AIM OF THE TASK:
Select from the records below every line that has the word "this" in it.

--- START ---

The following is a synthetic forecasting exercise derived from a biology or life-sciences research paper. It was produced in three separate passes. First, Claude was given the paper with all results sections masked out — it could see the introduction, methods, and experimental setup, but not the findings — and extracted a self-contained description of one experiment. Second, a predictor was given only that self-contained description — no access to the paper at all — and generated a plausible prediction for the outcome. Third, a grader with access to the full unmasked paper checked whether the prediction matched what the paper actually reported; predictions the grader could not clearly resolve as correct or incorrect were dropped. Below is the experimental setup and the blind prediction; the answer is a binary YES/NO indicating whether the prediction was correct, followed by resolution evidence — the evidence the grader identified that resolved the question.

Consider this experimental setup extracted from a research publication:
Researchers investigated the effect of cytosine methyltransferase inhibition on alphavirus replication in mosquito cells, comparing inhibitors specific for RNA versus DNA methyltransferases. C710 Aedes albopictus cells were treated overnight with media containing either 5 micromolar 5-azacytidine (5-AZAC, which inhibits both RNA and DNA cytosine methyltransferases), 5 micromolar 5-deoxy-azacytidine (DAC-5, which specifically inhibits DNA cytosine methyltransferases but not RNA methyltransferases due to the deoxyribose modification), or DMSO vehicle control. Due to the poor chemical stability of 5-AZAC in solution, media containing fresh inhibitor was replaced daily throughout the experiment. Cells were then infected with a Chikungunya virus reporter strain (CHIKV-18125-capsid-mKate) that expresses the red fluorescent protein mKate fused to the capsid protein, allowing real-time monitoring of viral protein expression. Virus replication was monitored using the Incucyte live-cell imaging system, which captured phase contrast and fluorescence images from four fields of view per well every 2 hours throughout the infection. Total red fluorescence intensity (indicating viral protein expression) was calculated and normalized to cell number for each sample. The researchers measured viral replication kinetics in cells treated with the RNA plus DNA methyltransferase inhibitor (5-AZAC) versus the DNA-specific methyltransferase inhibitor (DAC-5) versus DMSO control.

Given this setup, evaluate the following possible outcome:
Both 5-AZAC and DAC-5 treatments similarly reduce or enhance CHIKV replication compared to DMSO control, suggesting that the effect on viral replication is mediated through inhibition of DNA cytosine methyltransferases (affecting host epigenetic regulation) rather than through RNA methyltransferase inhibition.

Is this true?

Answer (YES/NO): NO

--- END ---

TASK ANSWER:
Consider this experimental setup extracted from a research publication:
Given this setup, evaluate the following possible outcome:
Is this true?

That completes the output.